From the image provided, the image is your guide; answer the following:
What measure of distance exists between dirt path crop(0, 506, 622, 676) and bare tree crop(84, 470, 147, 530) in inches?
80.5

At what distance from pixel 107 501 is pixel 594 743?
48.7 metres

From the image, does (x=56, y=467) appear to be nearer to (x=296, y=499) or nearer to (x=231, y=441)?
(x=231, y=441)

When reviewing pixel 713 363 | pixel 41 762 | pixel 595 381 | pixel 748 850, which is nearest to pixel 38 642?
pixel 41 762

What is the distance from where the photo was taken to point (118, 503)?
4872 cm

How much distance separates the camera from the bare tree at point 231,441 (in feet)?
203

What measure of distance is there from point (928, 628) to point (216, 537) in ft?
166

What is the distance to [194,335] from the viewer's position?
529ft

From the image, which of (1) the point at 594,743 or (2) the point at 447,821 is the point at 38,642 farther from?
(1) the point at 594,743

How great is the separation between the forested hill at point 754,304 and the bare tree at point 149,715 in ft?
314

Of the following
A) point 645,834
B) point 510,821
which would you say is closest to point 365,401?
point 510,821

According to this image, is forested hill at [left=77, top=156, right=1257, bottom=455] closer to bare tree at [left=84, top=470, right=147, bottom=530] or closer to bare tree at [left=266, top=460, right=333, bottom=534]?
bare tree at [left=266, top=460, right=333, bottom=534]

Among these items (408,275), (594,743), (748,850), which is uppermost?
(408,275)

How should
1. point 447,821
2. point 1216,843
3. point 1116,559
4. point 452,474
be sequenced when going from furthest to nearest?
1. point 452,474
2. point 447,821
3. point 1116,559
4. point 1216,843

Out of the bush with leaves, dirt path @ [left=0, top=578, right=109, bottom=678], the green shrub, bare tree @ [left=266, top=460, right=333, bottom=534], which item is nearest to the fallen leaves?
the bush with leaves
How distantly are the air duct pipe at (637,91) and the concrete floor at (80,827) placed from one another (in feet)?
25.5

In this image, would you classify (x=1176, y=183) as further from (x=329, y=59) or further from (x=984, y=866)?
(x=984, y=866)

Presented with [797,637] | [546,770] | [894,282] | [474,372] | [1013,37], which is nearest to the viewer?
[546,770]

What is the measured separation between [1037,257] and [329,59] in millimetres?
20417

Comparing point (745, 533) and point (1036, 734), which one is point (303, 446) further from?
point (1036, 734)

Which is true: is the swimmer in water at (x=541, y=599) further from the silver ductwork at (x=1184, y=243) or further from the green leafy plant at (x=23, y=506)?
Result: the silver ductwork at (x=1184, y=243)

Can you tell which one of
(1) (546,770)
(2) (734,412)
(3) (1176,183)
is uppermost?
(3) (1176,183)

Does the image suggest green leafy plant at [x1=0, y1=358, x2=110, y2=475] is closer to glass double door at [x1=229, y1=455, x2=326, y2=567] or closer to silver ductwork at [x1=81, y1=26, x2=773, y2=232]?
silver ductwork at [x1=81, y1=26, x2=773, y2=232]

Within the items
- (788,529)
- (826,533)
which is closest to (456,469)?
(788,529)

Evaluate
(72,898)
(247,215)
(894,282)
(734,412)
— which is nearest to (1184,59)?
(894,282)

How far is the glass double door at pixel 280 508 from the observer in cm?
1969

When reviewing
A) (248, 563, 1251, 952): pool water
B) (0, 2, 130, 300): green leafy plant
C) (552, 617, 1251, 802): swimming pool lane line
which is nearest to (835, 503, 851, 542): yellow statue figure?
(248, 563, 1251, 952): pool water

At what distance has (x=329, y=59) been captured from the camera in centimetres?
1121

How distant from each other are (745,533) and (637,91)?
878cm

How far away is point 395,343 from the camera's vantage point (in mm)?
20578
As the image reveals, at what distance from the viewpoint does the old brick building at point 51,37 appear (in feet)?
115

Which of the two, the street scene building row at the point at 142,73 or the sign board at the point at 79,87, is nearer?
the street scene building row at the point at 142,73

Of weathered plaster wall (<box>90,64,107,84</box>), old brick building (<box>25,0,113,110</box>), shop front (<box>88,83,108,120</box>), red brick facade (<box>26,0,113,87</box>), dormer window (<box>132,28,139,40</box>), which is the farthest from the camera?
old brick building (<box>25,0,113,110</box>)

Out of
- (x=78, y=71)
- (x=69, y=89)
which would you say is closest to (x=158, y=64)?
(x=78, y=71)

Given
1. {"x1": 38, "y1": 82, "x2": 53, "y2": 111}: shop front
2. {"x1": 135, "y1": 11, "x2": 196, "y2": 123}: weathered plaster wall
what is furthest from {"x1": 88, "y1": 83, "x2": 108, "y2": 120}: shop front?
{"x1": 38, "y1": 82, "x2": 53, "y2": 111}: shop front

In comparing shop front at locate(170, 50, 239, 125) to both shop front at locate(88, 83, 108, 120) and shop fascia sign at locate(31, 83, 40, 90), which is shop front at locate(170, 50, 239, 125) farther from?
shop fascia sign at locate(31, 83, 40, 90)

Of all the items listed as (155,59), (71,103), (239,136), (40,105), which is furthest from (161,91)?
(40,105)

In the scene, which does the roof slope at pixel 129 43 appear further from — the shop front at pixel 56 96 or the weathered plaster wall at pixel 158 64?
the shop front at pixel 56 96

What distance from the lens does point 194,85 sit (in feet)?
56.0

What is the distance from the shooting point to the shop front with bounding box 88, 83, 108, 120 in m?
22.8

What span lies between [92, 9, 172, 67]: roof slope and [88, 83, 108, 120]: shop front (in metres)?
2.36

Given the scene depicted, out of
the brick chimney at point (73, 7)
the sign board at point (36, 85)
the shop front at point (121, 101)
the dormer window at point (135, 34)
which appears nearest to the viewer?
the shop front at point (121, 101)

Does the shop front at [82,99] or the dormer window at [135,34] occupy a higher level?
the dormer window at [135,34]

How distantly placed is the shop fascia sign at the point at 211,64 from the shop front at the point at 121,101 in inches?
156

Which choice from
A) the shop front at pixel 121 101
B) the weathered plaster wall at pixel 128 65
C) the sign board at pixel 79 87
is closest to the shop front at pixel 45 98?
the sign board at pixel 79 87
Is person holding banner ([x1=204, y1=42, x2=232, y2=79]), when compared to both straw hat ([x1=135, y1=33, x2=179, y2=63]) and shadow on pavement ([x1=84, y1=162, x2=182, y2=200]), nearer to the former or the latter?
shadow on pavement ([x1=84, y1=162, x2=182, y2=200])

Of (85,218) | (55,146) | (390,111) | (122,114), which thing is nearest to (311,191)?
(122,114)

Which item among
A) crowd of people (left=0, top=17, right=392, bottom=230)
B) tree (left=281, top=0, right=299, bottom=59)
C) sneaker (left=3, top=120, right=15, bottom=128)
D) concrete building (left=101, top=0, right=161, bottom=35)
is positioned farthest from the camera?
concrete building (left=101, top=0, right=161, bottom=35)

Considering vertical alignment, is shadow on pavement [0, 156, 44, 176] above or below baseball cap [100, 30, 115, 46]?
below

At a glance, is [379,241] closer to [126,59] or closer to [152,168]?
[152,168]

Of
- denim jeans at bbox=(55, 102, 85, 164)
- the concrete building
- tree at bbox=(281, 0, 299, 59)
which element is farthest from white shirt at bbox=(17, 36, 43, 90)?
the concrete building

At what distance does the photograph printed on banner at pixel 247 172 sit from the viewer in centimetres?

________________

→ SET PROBLEM
Rewrite the lines as a Markdown table with the columns Row and Line text, one numbered row per line and no rows for blank lines. Begin at the line that has "How great is" and stop after the line that has "4. point 1216,843".

→ RESPONSE TO THIS TASK
| Row | Line text |
|---|---|
| 1 | How great is the separation between the forested hill at point 754,304 and the bare tree at point 149,715 in ft? |
| 2 | 314 |
| 3 | Of the following |
| 4 | A) point 645,834 |
| 5 | B) point 510,821 |
| 6 | which would you say is closest to point 365,401? |
| 7 | point 510,821 |
| 8 | According to this image, is forested hill at [left=77, top=156, right=1257, bottom=455] closer to bare tree at [left=84, top=470, right=147, bottom=530] or closer to bare tree at [left=266, top=460, right=333, bottom=534]? |
| 9 | bare tree at [left=266, top=460, right=333, bottom=534] |
| 10 | Among these items (408,275), (594,743), (748,850), which is uppermost? |
| 11 | (408,275) |
| 12 | How should |
| 13 | 1. point 447,821 |
| 14 | 2. point 1216,843 |
| 15 | 3. point 1116,559 |
| 16 | 4. point 452,474 |
| 17 | be sequenced when going from furthest to nearest? |
| 18 | 1. point 452,474 |
| 19 | 2. point 447,821 |
| 20 | 3. point 1116,559 |
| 21 | 4. point 1216,843 |